--- RECORDS SUPPLIED ---

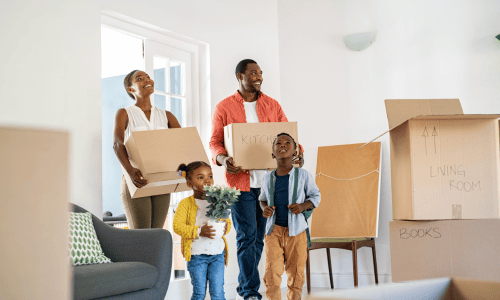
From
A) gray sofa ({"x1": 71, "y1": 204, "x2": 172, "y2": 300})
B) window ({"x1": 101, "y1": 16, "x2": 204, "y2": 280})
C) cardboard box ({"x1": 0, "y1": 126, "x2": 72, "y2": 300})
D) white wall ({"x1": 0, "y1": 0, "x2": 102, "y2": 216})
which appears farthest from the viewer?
window ({"x1": 101, "y1": 16, "x2": 204, "y2": 280})

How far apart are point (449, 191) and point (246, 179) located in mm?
1188

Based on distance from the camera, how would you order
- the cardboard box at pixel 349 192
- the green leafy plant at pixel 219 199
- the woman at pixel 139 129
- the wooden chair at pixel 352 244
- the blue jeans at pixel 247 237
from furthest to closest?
the cardboard box at pixel 349 192 < the wooden chair at pixel 352 244 < the blue jeans at pixel 247 237 < the woman at pixel 139 129 < the green leafy plant at pixel 219 199

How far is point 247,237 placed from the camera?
8.90 ft

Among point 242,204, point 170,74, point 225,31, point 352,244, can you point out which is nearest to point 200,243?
point 242,204

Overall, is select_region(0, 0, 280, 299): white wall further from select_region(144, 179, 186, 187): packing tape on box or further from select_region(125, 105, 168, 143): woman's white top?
select_region(144, 179, 186, 187): packing tape on box

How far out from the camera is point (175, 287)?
3.14m

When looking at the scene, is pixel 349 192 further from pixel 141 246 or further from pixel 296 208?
pixel 141 246

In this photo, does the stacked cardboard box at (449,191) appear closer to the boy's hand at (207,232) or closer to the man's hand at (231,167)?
the boy's hand at (207,232)

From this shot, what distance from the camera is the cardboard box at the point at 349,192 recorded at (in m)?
3.56

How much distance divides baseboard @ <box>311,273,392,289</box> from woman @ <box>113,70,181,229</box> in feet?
5.98

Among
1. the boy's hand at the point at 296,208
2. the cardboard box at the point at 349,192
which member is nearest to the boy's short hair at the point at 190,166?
the boy's hand at the point at 296,208

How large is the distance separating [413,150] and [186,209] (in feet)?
3.74

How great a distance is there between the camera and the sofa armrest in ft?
7.04

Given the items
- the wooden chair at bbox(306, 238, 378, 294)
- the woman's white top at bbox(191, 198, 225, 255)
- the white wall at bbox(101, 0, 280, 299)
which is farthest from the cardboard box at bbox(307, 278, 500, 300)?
the wooden chair at bbox(306, 238, 378, 294)
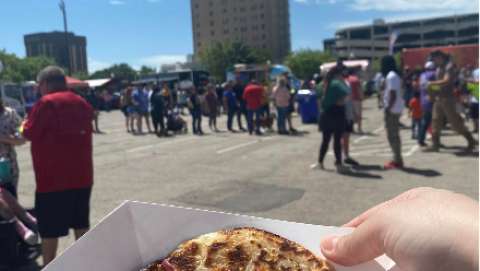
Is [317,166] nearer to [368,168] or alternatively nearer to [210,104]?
[368,168]

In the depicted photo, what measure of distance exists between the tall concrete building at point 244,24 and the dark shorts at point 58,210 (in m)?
9.24

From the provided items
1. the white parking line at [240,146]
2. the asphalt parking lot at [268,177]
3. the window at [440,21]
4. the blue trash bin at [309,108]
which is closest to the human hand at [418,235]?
the asphalt parking lot at [268,177]

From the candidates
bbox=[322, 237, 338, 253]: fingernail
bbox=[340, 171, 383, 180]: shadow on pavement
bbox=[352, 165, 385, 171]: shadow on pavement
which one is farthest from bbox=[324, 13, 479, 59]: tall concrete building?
bbox=[322, 237, 338, 253]: fingernail

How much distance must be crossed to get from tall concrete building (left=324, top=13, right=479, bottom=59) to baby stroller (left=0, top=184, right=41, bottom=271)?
10860 centimetres

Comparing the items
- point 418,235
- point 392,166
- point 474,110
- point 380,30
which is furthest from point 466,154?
point 380,30

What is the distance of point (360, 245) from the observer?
1.11 meters

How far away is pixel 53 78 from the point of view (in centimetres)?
438

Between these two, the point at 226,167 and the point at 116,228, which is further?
the point at 226,167

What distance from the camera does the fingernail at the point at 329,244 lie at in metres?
1.13

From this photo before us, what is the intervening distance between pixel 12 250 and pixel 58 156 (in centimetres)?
120

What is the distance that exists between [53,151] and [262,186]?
4.26m

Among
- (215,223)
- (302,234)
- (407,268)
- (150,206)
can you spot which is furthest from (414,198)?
(150,206)

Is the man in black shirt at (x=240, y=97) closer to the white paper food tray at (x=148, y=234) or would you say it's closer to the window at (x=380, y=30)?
Answer: the white paper food tray at (x=148, y=234)

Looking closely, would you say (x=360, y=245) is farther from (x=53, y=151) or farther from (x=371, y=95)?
(x=371, y=95)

---

● **WHAT IS ASKED**: Beginning at the line where "How much distance must" appears, extract each line through the end of the data above; keep them exact and include nothing else.

● **PROBLEM SOLUTION**:
How much distance must be crossed to get from tall concrete building (left=324, top=13, right=479, bottom=59) to baby stroller (left=0, top=184, right=41, bottom=271)?
10860 centimetres

Comparing the items
- point 418,235
- point 392,166
- point 474,110
- point 380,30
which is furthest from point 466,154?
point 380,30

What is the distance of point (360, 245) from the observer?
1.11 meters

How far away is pixel 53 78 from the point of view (in centimetres)?
438

Between these two, the point at 226,167 and the point at 116,228, which is further?
the point at 226,167

What distance from the camera does the fingernail at the point at 329,244 lie at in metres?
1.13

From this photo before us, what is the intervening distance between pixel 12 250 and pixel 58 156 (in centimetres)?
120

What is the distance that exists between [53,151] and [262,186]?
4.26m

Among
- (215,223)
- (302,234)
- (407,268)
- (150,206)
can you spot which is furthest from (414,198)?
(150,206)

Is the man in black shirt at (x=240, y=97) closer to the white paper food tray at (x=148, y=234) or would you say it's closer to the window at (x=380, y=30)?
Answer: the white paper food tray at (x=148, y=234)

Looking closely, would you say (x=360, y=245) is farther from (x=53, y=151) or farther from (x=371, y=95)?
(x=371, y=95)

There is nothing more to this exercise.